CZĘŚCI ĆWICZENIA →
**A)** Przedstaw w formie krótkiej listy akapit tekstu źródłowego zaczynający się od słów „Pamiętam mojego tate”. Zachowaj jego główne fakty.
**B)** Odpowiedz krótko na pytania do tekstu źródłowego:
(i) Skąd pozdrawia autorka komentarza zaczynającego się od słów „bardzo fajnie napisany Artykuł”?
(ii) Ile miesięcy ma dziecko autorki komentarza zaczynającego się od słów „Grunt to czuć się dobrze”?
(iii) Jakie imię pada w komentarzu „Piękne zdjęcie:)”?
**C)** Powiel bez zmian fragment tekstu źródłowego: wszystko od słów „bardzo fajnie napisany” aż po słowa „Uwielbiam ten wpis!!”.

##### TEKST ŹRÓDŁOWY

A ja chce żeby moja córka była kimś czyli po prostu Gabysia.
To też dobry plan.
bardzo fajnie napisany Artykuł ja też miałam dużo planów związanych ze swoją córeczką ale po przeczytaniu tego wpisu zmieniłam zdanie bo przecież wszystkie mamy chcą jak najlepiej dla swoich dzieci kochamy je bezgranicznie bez względu na to jak sobie radzą i kim będą w przyszłości . Bardzo lubię pani wpisy i porady. Pozdrawiam cieplutko z Mazur 🙂
Aniu…. juror śmigamy na Mazury. Cieszę się jak dziecko.
Bo u nas na Mazurach jest pięknie i słonecznie Życzę miłego wypoczynku 🙂
Bardzo mądrze i dobrze napisane!! Uwielbiam ten wpis!!
Grunt to czuć się dobrze w swojej skórze. Bede namawiac do tego moje dziecko kiedy dorosnie narazie ma kilka miesiacy wiec ciezko mowic tu o wychowaniu. Ale staram sie jak moge , mimo wszytsko, dom bedzie dla niej wszytskim czego potrzbuje.
Piękne zdjęcie:) Lenka ma śliczną fryzurkę 😀
Bardzo dobrze napisane. Nie jestem zwolenniczką zeby dziecku dac to co chce , ale raczej zeby pomagac mu z tym czego chce. Wspierac sercem. Zawsze powtarzam moim dzieciom ze w nas maja najwiekszych sprzymierzencow i ze bez wzgledu na decyzje jaka podejma zawsze bedziemy stali za nimi murem 🙂
Będe walczyć z calych sil, żeby moje dziecko spelniano swoje marzenia i zeby zawsze szlo przez zycie z usmiechem na twarzy. we mnie moc.
Pięknie napisane.
Musze posłać dalej. 🙂
Ja pragnę ale nie od mojego dziecko tylko żeby było moje dziecko po prostu sobą i bylo szczesliwe.
Pamiętam mojego tate, ktory nigdy nie mial na tyle pieniedzy zeby wyslac mnie na platne studia. Ale poszlam na paltne bo tylko ten kierunek mnie interesowal. Zarabialam sama na wakacjach za granica zeby miec na szkole. Rodzice wspierali mnie finansowo nie powiem ale zawsze sama bylam na pierwszym miejscu. Pamietam po pierwszym roku studiow kiedy niestety groziolo mi opuszcze lawy studenckiej poniewaz nie zdalam kilku waznych egzminow. Tata wzial na mnie kredyt i powiedzil ze wiezy ze zalicze rok i skoncze te studia. Nigdy tego nie zapomne. Dzis skonczylam 3 kierunki studiow i to ja pomagam moim rodzicom. Wiem że wychowali mnei najlepiej jak mogli 🙂
Wychowanie dziecka na takie ktore ejst szczesiwe , pewne siebie ale bez chorobowej pewnosci siebie, do tego takie ktore potrafi walczyc bez wzgledu na przeciwnosci to nie taka latwa sprawa. Prawdziwe rodzicoelstwo zaczyna się jak dziecko idzie do szkoly, w wiekszosci to ploczecznosc ksztaltuje jego wzorce my jakorodzine juz nie mamy na t owiele wplywu no chyba ze nie chodzimy do pracy a dziecko ma 4 h w szkole i zakaz wychodzenia z domu przez kolejne 10 h. To oczywiscie jest najgorsze rozwiazanie.

##########
##### ZEBRANE DANE

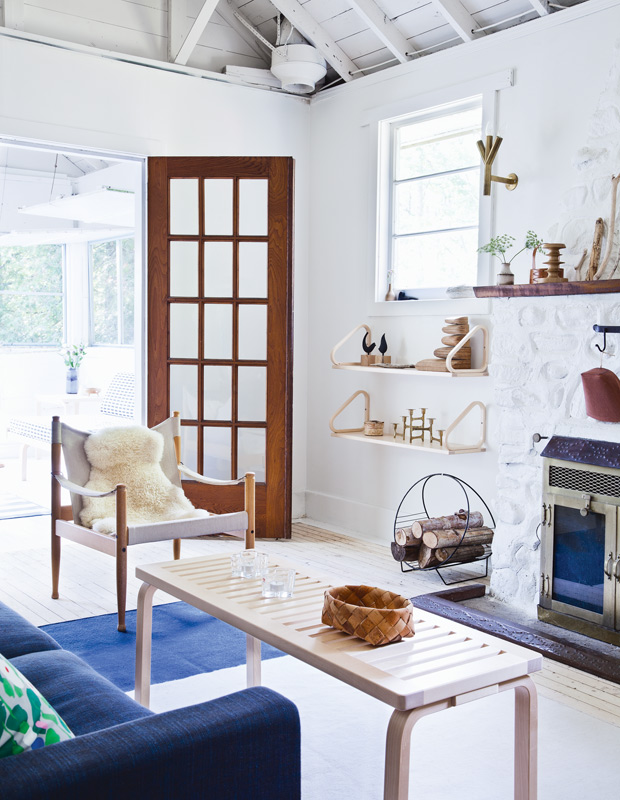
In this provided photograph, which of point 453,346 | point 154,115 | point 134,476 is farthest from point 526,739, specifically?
point 154,115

##########

ROZWIĄZANIA →
**A)**
- Tata autorki nigdy nie miał dość pieniędzy, by wysłać ją na płatne studia.
- Poszła jednak na płatny kierunek, bo tylko on ją interesował. Na szkołę zarabiała sama, pracując w wakacje za granicą.
- Rodzice wspierali ją finansowo.
- Po pierwszym roku groziło jej usunięcie ze studiów, bo nie zdała kilku ważnych egzaminów.
- Tata wziął na nią kredyt i powiedział, że wierzy, że zaliczy rok i skończy studia.
- Dziś ma za sobą trzy kierunki studiów i to ona pomaga rodzicom.
- Wie, że wychowali ją najlepiej, jak mogli.

**B)**
(i) Z Mazur.
(ii) Kilka miesięcy.
(iii) Lenka.

**C)**
bardzo fajnie napisany Artykuł ja też miałam dużo planów związanych ze swoją córeczką ale po przeczytaniu tego wpisu zmieniłam zdanie bo przecież wszystkie mamy chcą jak najlepiej dla swoich dzieci kochamy je bezgranicznie bez względu na to jak sobie radzą i kim będą w przyszłości . Bardzo lubię pani wpisy i porady. Pozdrawiam cieplutko z Mazur 🙂
Aniu…. juror śmigamy na Mazury. Cieszę się jak dziecko.
Bo u nas na Mazurach jest pięknie i słonecznie Życzę miłego wypoczynku 🙂
Bardzo mądrze i dobrze napisane!! Uwielbiam ten wpis!!